-- Set problem 1 --
Reproduce the passage of the forum thread on adding oil to a bike shock from "Posted : 11/05/2018 11:00" up to and including "through transfer port)".
-- Set problem 2 --
Carry on the forum thread on adding oil to a bike shock from the point where it ends.

Can I make my shock...
 

[Closed] Can I make my shock my progressive by adding oil?

Posts: 0
Free Member
Topic starter
 

Found a good point with my shock with it at 20-25% sag (not too soft or firm) on my stumpy but bottoming out harshly on rough terrain. The problem is I can't add volume spacers to it due to propriety specialised stuff so can I just add some fork oil instead?


 
Posted : 11/05/2018 9:33 pm
Posts: 17
Free Member
 

Oil does work, same as a volume reducer but just guess the quantity


 
Posted : 11/05/2018 9:45 pm
Posts: 0
Free Member
 

What’s “harsh terrain”? Is it more than you might expect an XC bike to handle? How much of the work are you leaving to the suspension?


 
Posted : 11/05/2018 9:52 pm
Posts: 34452
Full Member
 

Yes, I did with my old dux air

Just added more float fluid


 
Posted : 11/05/2018 9:53 pm
Posts: 41786
Free Member
 

Yes and no, if it gets through the transfer port to the negative spring it could mess it up.

What shock is it? Have you taken the air can off to see if another brands spacers will fit?


 
Posted : 11/05/2018 9:53 pm
Posts: 34452
Full Member
 

.


 
Posted : 11/05/2018 11:00 pm
Posts: 1346
Free Member
 

Thick grease works better, big blob at top of piston away from the pos / neg transfer port (I used red rubber grease which is thick and won't damage seals etc as designed for braking systems)

Tried float fluid but as above... Made my shock pretty noisy and found after a while it lost small  bump compliance  (assuming from oil migration to neg chamber through transfer port)

Was a Spesh shock on my camber.

-- Segmentation data --
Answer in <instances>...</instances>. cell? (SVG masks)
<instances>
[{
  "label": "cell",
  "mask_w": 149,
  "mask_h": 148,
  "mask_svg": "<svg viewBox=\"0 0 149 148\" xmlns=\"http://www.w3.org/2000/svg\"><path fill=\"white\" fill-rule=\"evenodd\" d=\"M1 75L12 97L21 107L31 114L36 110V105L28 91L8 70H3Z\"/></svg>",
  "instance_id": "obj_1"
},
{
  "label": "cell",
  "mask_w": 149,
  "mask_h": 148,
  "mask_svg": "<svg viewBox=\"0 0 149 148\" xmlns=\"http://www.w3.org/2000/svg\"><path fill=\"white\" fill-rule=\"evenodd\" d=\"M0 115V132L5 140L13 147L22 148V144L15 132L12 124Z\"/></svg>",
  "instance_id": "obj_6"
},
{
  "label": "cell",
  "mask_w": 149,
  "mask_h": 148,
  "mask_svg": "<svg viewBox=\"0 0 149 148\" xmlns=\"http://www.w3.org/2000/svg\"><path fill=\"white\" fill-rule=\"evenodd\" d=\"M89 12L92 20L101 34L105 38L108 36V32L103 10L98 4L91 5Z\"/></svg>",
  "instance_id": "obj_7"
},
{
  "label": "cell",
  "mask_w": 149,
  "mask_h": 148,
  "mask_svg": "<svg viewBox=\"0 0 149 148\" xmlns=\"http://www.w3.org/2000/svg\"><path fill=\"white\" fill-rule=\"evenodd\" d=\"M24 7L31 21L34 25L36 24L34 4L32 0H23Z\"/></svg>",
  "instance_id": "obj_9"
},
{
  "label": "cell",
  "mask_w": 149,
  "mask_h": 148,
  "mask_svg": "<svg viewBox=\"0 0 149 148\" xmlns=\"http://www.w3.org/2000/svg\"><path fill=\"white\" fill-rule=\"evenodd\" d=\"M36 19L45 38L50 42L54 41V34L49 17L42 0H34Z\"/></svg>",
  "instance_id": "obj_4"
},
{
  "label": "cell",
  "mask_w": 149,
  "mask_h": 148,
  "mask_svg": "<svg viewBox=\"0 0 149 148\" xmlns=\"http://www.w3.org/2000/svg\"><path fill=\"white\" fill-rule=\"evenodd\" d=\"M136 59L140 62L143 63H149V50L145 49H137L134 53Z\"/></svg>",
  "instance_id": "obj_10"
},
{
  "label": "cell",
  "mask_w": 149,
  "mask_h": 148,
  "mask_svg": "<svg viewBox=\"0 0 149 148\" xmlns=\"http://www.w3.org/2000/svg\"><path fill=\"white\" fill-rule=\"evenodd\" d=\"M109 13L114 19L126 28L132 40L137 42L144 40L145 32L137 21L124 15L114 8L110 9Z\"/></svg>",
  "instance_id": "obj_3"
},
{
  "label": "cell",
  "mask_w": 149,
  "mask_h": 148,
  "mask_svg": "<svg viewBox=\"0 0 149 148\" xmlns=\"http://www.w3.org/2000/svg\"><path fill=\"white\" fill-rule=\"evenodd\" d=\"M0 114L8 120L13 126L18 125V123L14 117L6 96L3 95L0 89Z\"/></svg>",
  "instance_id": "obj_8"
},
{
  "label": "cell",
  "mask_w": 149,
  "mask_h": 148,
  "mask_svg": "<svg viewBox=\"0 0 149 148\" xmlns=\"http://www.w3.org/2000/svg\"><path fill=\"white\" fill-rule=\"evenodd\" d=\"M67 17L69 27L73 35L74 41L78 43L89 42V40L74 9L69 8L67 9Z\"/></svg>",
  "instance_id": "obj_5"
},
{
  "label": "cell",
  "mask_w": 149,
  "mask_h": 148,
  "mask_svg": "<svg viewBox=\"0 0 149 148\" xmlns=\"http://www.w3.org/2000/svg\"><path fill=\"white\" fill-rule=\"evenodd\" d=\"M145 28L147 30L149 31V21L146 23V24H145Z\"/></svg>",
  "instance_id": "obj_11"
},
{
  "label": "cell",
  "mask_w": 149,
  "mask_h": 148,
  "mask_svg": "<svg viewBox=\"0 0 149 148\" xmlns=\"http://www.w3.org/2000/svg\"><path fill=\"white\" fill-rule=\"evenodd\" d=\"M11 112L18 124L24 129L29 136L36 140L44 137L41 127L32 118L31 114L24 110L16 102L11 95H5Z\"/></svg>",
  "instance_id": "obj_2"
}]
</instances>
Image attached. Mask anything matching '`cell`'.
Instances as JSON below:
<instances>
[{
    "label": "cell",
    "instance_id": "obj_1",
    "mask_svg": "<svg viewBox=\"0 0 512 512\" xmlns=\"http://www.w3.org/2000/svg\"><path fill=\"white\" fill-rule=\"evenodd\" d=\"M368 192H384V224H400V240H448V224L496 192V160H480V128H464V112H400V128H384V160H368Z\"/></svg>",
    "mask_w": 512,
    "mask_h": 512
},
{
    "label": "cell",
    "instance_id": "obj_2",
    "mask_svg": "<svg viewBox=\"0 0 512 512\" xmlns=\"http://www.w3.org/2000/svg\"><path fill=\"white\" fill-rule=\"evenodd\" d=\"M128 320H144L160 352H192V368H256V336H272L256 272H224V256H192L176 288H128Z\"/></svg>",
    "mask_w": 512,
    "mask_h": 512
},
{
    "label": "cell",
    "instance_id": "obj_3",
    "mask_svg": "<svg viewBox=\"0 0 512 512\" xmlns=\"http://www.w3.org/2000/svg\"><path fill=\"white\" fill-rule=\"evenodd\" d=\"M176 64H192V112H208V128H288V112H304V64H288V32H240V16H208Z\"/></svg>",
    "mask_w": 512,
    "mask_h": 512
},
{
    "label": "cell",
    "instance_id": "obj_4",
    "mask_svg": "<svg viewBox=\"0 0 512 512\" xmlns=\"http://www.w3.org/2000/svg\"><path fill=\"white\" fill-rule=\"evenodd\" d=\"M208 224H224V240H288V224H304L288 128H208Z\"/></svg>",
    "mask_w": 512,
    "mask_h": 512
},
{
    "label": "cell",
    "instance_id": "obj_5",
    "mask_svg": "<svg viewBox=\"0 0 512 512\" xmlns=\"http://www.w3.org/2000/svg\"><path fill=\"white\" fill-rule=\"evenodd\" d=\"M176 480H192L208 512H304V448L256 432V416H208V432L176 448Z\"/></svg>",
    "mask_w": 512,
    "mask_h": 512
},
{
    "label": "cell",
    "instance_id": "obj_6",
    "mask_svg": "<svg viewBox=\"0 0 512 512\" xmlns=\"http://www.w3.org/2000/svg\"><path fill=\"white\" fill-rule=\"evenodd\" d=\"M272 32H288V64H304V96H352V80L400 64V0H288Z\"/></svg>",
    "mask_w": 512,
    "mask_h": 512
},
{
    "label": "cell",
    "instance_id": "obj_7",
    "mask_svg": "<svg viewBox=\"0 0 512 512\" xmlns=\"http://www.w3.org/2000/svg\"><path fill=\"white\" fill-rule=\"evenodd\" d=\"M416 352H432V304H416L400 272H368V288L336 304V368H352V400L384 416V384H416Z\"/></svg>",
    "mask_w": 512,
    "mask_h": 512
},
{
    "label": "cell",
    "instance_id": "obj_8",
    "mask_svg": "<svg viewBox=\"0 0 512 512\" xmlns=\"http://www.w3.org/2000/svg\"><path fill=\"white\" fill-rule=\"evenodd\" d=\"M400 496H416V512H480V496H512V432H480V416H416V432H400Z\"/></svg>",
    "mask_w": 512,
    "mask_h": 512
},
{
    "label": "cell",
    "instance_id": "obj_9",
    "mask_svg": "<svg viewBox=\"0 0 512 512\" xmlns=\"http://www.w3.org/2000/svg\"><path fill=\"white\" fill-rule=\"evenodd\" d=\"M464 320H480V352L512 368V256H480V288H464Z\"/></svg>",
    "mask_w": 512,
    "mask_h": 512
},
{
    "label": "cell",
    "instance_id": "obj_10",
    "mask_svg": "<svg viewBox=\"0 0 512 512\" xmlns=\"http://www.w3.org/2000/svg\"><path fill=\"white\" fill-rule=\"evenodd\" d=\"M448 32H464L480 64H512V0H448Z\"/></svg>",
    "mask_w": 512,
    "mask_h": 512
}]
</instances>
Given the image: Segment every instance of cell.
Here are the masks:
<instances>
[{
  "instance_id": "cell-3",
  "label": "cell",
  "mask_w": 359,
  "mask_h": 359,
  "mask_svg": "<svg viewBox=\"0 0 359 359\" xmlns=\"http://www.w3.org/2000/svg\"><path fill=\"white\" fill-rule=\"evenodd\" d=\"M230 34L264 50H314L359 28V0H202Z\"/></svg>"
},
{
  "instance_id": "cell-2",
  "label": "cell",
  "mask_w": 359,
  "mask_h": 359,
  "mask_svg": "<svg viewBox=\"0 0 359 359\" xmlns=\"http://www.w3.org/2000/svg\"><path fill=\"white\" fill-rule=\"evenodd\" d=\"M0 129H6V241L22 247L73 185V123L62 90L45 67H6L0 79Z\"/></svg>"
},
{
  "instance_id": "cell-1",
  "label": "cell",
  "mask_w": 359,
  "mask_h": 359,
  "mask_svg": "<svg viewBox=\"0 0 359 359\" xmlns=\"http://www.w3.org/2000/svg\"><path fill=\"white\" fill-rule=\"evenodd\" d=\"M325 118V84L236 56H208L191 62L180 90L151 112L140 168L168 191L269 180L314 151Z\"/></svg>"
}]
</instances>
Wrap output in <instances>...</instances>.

* * *

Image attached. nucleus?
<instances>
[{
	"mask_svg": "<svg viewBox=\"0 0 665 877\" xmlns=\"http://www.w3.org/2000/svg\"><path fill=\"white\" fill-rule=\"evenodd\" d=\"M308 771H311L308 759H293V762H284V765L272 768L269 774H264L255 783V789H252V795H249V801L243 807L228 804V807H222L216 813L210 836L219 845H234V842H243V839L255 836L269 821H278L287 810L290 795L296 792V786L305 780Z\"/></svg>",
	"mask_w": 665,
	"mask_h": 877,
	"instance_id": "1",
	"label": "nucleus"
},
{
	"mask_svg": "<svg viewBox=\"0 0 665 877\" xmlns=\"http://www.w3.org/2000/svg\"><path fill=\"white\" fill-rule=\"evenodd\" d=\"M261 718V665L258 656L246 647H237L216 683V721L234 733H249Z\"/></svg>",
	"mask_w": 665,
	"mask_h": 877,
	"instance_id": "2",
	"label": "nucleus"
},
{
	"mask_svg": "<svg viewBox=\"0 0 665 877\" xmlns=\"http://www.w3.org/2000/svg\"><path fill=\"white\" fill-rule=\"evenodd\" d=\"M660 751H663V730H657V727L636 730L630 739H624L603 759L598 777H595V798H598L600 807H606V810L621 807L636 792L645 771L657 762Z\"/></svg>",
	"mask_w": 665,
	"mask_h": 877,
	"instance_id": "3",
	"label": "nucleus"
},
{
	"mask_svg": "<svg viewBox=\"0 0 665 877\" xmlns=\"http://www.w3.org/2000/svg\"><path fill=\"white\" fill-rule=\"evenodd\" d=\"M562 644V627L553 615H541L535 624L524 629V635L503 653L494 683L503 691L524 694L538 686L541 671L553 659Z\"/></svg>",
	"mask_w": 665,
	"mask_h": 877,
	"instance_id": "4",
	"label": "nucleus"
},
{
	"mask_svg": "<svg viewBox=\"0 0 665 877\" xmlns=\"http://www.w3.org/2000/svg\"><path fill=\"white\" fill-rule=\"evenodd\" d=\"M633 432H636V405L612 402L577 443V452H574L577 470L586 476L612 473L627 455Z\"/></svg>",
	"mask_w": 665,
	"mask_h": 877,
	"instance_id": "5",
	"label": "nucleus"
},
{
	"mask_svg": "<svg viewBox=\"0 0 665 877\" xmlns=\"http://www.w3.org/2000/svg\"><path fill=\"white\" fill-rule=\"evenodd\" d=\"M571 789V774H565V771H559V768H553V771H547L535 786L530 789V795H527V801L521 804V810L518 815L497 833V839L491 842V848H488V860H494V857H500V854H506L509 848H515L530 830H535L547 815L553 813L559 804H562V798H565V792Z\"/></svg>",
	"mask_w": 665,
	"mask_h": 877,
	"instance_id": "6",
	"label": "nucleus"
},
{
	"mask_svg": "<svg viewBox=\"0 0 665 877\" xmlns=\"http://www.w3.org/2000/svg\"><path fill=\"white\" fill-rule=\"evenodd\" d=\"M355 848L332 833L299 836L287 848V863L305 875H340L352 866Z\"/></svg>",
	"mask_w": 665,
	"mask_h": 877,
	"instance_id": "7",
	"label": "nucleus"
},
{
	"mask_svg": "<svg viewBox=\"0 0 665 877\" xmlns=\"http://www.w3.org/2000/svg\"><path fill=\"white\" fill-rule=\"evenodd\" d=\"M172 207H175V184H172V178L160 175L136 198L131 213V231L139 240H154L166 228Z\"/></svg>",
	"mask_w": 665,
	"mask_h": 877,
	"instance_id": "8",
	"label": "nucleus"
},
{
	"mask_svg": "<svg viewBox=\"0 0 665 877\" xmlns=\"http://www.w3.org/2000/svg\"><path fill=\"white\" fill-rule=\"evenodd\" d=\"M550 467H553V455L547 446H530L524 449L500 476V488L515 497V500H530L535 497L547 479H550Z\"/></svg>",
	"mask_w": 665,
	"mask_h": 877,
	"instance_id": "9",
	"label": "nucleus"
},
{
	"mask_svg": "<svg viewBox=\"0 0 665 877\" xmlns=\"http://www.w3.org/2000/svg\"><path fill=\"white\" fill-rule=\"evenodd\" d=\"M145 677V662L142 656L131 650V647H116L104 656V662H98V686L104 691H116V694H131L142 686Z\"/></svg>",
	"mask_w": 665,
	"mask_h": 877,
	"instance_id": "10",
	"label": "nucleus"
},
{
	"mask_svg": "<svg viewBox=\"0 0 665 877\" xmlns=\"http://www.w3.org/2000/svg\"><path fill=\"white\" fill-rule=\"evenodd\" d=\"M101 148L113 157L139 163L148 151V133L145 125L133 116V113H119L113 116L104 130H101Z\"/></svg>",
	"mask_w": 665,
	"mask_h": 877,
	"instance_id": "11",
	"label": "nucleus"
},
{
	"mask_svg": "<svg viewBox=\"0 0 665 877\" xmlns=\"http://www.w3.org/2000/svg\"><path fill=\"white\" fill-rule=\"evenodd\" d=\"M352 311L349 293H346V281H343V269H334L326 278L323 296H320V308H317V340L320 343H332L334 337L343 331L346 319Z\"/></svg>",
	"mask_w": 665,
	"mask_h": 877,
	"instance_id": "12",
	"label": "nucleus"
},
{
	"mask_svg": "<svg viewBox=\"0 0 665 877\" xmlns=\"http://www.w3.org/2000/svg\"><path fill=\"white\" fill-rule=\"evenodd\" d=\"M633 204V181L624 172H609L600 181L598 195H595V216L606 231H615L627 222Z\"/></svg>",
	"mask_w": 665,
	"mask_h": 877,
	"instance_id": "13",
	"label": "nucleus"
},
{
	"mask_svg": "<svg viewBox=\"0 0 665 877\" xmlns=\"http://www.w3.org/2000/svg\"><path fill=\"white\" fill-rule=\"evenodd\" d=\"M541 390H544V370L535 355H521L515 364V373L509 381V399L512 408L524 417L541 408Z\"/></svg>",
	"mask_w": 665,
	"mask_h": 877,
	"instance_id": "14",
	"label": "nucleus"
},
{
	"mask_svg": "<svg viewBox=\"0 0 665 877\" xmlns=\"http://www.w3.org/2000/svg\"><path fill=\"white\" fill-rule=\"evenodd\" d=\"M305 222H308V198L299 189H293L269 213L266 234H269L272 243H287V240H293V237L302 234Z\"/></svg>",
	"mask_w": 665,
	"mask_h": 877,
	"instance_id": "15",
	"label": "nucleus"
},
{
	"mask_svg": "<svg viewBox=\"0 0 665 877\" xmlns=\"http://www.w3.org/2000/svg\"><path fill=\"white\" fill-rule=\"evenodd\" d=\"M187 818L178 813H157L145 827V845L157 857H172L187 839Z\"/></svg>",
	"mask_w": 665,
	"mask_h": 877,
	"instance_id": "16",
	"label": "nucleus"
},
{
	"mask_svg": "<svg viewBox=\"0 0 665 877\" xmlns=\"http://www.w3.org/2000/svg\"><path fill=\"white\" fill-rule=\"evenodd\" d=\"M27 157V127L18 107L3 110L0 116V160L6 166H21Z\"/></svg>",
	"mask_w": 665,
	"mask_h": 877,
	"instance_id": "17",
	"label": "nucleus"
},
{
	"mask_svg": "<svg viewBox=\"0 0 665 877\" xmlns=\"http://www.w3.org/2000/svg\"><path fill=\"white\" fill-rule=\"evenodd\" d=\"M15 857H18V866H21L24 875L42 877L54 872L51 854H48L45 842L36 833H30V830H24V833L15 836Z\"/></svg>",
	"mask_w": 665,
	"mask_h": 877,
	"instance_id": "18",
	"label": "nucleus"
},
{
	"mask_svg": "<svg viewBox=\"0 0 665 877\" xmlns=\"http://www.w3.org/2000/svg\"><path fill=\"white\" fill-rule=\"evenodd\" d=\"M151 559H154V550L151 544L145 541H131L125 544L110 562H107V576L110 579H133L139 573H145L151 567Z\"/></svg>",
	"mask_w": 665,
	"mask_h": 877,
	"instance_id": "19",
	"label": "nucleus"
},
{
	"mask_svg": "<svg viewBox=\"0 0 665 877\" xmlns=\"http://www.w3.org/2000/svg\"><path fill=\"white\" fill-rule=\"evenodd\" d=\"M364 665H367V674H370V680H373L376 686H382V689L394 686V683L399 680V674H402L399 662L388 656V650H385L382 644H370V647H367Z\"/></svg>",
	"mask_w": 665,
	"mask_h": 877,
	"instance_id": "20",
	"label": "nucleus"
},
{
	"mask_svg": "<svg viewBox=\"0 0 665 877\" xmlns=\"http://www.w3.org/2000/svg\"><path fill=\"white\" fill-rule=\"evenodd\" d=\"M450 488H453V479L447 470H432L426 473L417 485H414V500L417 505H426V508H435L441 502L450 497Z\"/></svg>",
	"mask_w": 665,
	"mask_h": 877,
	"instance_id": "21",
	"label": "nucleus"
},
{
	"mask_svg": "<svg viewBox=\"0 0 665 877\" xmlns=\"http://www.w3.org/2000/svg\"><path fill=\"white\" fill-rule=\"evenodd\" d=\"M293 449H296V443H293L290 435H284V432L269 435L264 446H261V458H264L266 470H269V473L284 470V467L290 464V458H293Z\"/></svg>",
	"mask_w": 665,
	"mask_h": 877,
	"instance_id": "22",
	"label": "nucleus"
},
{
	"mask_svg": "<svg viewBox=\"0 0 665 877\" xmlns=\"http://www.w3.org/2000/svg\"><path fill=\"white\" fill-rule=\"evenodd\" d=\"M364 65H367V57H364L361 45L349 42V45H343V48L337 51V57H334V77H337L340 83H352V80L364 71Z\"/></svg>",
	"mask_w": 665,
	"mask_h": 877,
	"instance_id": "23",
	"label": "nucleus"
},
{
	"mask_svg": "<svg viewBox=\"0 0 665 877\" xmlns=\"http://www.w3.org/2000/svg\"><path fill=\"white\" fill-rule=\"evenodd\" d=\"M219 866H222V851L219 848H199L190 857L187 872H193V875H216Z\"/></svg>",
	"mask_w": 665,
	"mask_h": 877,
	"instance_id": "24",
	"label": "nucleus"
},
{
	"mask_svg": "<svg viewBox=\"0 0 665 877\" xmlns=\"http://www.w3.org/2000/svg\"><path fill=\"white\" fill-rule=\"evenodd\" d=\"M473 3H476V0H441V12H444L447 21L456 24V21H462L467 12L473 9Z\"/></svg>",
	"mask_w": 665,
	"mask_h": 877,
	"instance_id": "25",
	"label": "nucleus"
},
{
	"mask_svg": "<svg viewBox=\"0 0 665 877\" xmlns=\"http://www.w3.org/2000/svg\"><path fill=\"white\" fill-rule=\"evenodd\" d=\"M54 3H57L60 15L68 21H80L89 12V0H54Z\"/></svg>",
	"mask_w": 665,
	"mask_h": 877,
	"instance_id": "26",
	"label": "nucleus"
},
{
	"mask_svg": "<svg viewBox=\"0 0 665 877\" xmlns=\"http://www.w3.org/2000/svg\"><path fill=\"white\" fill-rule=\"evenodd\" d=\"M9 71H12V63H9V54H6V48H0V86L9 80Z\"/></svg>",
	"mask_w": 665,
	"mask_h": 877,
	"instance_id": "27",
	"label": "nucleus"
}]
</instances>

-- Output 1 --
Posted : 11/05/2018 11:00 pm
Posts: 1346
Free Member
 

Thick grease works better, big blob at top of piston away from the pos / neg transfer port (I used red rubber grease which is thick and won't damage seals etc as designed for braking systems)

Tried float fluid but as above... Made my shock pretty noisy and found after a while it lost small  bump compliance  (assuming from oil migration to neg chamber through transfer port)

-- Output 2 --
Posted : 11/05/2018 11:23 pm
Posts: 0
Free Member
Topic starter
 

I have a fox float ctd

"harsh terrain" is DH tracks. It handles all mountain stuff really well but will still comfortably bottom out, just want a bit more progression for rough DH sections. Played around with the rebound only found that speeding it up lost a bit of chassis stability and didn't fix my issue.


 
Posted : 12/05/2018 12:21 am
Posts: 14139
Full Member
 

Why can’t you add generic spacers? Any softish closed cell foam or rubber will do. Grease or oil could block the transfer port or end up in the negative chamber, doing the opposite of what you want.


 
Posted : 12/05/2018 11:50 am
Posts: 0
Free Member
 

harsh terrain” is DH tracks

And you don’t think you might be asking for too much from what’s basically an XC set-up? A shock/bike that’s comfortable on the big hits of DH is going to feel cumbersome on lighter/technical trails, and the opposite is also true.


 
Posted : 12/05/2018 12:43 pm
Posts: 1346
Free Member
 

Unfortunatly the float ctd was a terrible terrible shock to start with. Had mine push tuned which turned it from almost unusable to something that kind of worked. As I said, thick grease at the top of the piston does work.... I was able to run lower pressure without the shock bottoming out. You could also cut some foam (like a long swimming pool float) or some thick rubber matt (round disk with a hole in split)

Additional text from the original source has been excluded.